▶ EXERCISE: Locate each line in the items below that contains the word "handle", and copy those lines.

▶ DATA EXCERPTS:
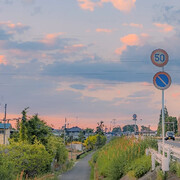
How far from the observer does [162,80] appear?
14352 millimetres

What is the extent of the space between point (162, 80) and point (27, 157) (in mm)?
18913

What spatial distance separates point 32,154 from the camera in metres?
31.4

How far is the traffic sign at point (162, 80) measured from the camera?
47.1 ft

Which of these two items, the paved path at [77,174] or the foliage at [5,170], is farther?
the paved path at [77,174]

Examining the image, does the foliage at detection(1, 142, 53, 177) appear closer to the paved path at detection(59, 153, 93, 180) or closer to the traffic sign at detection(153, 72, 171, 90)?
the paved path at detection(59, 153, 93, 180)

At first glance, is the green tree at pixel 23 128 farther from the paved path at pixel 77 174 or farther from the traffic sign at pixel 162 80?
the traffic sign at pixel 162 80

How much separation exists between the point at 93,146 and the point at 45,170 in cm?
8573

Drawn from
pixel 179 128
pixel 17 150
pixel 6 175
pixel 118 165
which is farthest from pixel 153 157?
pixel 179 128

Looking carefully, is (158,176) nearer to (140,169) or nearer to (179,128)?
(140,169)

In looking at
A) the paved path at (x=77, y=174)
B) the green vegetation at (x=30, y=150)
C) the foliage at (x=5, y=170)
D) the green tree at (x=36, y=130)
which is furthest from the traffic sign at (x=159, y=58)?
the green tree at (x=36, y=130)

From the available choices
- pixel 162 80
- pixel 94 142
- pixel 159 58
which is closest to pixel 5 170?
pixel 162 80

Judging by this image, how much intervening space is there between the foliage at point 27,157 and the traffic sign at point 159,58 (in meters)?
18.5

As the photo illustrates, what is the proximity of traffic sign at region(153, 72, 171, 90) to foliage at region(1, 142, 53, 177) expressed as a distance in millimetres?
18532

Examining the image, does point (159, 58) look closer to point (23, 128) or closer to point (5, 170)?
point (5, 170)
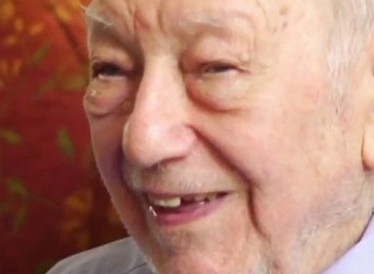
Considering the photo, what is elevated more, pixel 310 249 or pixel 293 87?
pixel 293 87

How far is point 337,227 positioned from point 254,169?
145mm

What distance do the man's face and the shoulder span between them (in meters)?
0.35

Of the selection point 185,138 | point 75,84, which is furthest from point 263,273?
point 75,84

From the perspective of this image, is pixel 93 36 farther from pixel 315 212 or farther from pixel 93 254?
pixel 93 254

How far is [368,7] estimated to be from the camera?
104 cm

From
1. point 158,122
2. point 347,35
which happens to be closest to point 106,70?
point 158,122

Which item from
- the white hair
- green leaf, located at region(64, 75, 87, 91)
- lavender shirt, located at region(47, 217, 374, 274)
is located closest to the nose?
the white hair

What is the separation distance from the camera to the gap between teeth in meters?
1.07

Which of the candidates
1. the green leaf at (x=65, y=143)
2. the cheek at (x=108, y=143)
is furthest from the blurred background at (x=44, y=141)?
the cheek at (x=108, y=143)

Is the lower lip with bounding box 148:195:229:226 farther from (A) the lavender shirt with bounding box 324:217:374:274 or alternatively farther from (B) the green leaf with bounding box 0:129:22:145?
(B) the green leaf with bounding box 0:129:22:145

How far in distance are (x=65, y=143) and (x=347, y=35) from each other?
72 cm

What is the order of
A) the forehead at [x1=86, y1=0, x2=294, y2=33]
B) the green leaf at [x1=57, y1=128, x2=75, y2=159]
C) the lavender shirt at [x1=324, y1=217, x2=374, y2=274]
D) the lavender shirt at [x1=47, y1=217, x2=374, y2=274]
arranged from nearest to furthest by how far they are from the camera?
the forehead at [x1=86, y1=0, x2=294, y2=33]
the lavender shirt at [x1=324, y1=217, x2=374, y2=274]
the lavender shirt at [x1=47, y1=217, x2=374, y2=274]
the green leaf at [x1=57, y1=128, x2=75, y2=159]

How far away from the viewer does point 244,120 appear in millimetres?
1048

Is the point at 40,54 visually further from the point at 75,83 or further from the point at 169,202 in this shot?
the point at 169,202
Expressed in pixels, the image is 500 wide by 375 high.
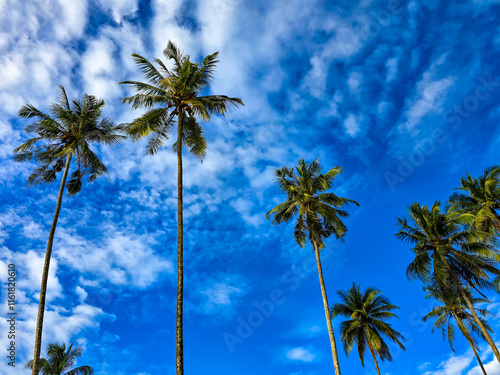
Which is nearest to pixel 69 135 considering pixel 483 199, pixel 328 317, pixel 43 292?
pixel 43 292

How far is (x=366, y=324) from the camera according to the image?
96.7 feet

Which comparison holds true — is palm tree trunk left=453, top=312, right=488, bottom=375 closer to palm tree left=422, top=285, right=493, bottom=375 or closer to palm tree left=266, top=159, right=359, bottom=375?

==

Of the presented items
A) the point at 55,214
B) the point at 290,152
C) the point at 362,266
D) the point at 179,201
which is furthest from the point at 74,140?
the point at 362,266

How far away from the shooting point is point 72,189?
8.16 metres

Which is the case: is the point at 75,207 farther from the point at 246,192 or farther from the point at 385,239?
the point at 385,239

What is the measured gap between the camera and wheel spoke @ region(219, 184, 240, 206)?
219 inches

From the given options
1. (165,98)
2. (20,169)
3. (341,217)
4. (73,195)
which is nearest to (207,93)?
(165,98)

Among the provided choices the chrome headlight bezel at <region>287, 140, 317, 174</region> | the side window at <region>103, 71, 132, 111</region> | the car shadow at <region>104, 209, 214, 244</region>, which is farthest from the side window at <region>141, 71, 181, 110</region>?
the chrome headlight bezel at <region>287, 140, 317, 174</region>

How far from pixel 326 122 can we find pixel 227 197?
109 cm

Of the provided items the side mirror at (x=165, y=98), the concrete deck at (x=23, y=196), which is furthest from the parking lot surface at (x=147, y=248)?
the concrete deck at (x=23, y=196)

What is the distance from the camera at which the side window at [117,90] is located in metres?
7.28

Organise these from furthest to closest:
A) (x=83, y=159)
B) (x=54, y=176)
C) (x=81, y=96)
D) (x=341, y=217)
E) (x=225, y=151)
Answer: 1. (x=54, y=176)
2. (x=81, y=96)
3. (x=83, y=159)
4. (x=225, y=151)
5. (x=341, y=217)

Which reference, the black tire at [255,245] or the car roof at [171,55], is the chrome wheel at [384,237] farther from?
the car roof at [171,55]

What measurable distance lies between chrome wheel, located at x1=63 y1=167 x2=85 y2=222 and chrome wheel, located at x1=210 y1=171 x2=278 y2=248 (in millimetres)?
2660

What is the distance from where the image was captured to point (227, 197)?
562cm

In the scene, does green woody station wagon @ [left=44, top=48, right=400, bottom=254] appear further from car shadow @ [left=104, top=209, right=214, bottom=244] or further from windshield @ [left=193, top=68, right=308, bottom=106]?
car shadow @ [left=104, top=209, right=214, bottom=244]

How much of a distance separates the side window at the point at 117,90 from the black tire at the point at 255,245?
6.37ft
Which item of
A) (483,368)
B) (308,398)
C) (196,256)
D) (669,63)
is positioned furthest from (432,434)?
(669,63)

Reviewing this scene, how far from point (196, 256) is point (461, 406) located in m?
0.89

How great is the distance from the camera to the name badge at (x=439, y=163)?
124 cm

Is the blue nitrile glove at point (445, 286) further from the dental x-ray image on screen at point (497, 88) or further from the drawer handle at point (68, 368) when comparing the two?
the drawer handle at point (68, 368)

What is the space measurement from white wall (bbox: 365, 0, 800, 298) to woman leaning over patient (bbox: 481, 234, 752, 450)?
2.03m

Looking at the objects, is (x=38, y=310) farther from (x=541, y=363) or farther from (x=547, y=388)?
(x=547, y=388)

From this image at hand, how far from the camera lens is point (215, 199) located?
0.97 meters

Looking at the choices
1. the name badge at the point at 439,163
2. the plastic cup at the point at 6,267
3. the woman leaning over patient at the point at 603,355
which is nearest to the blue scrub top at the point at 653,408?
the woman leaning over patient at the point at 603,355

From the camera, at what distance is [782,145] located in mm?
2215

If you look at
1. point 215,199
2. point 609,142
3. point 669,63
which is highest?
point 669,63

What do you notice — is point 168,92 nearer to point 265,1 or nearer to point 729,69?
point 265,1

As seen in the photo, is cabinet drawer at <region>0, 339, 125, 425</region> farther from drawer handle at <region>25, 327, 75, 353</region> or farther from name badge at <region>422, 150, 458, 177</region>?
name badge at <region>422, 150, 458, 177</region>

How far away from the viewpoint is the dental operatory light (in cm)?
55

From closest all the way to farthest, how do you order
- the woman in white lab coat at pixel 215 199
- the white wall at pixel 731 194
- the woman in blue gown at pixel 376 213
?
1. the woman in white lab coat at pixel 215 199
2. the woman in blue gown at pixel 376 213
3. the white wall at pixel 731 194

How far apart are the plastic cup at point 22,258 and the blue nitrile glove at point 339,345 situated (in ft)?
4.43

▶ WORKED SOLUTION:
Is the blue nitrile glove at point (445, 286) further from the dental x-ray image on screen at point (497, 88) or further from the drawer handle at point (68, 368) when comparing the two?
the drawer handle at point (68, 368)
As seen in the photo, is cabinet drawer at <region>0, 339, 125, 425</region> farther from drawer handle at <region>25, 327, 75, 353</region> or farther from name badge at <region>422, 150, 458, 177</region>?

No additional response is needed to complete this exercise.